--- WHAT YOU HAVE TO DO ---
Reproduce the forum reply on GAS instruction reordering and MIPS coprocessor hazards word for word, from its first line to its last.

It wouldn't be an issue here however and it doesn't actually happen with 
GAS, likely because `local_irq_disable' is a user macro.  For built-in 
instruction macros such as `la' the swapping of the final instruction does 
happen.

> This question also came after reading the manual you quoted (paragraph
> "Coprocessor Hazards"):
> 
> "For example, after an mtc0 to the Status register which changes an
> interrupt mask bit,
> there will be two further instructions before the interrupt is
> actually enabled or disabled.
> [...]
> To cope with these situations usually requires the programmer to take explicit
> action to prevent the assembler from scheduling inappropriate
> instructions after a
> dangerous mtc0. This is done by using the .set noreorder directive,
> discussed below"

 Technically it is correct and likely the original MIPSCO assembler from 
1985 or one supplied with IRIX were smarter, but GAS won't itself ever 
reorder instructions other than to fill branch delay slots, so we don't 
have to be worried.  Here's the relevant comment from GAS sources:

      /* There are a lot of optimizations we could do that we don't.
	 In particular, we do not, in general, reorder instructions.
	 If you use gcc with optimization, it will reorder
	 instructions and generally do much more optimization then we
	 do here; repeating all that work in the assembler would only
	 benefit hand written assembly code, and does not seem worth
	 it.  */

And in cases like this where we just don't want a bunch of instructions to 
be moved across a certain point we don't actually have to schedule any 
code by hand as a lone:

	.set	noreorder
	.set	reorder

barrier will do (or actually just a label should as well).

--- MATERIAL SHOWN ---
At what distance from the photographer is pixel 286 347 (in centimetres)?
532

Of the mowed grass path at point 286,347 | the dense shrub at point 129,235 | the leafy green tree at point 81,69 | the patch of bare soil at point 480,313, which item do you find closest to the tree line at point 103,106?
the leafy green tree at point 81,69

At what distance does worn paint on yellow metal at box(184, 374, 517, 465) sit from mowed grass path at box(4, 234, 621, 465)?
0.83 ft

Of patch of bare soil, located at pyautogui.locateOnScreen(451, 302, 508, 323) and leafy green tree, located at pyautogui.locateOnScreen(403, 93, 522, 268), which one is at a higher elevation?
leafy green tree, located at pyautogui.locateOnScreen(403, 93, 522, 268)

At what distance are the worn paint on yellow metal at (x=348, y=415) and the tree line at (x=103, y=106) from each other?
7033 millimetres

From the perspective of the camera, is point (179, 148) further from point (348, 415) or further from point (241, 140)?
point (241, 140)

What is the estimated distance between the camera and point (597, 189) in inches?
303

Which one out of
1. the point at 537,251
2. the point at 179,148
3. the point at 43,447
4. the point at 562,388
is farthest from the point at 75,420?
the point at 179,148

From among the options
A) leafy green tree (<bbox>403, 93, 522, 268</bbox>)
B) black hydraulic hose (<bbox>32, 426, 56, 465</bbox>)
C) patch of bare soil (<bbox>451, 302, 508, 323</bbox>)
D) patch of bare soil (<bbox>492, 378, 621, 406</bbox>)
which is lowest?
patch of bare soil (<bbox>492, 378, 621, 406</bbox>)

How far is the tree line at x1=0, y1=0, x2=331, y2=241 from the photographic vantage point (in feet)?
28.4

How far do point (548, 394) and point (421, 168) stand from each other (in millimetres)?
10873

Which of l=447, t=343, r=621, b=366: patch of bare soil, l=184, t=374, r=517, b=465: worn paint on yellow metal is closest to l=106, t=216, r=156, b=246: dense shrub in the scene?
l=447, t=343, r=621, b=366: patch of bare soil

--- THE RESPONSE ---
It wouldn't be an issue here however and it doesn't actually happen with 
GAS, likely because `local_irq_disable' is a user macro.  For built-in 
instruction macros such as `la' the swapping of the final instruction does 
happen.

> This question also came after reading the manual you quoted (paragraph
> "Coprocessor Hazards"):
> 
> "For example, after an mtc0 to the Status register which changes an
> interrupt mask bit,
> there will be two further instructions before the interrupt is
> actually enabled or disabled.
> [...]
> To cope with these situations usually requires the programmer to take explicit
> action to prevent the assembler from scheduling inappropriate
> instructions after a
> dangerous mtc0. This is done by using the .set noreorder directive,
> discussed below"

 Technically it is correct and likely the original MIPSCO assembler from 
1985 or one supplied with IRIX were smarter, but GAS won't itself ever 
reorder instructions other than to fill branch delay slots, so we don't 
have to be worried.  Here's the relevant comment from GAS sources:

      /* There are a lot of optimizations we could do that we don't.
	 In particular, we do not, in general, reorder instructions.
	 If you use gcc with optimization, it will reorder
	 instructions and generally do much more optimization then we
	 do here; repeating all that work in the assembler would only
	 benefit hand written assembly code, and does not seem worth
	 it.  */

And in cases like this where we just don't want a bunch of instructions to 
be moved across a certain point we don't actually have to schedule any 
code by hand as a lone:

	.set	noreorder
	.set	reorder

barrier will do (or actually just a label should as well).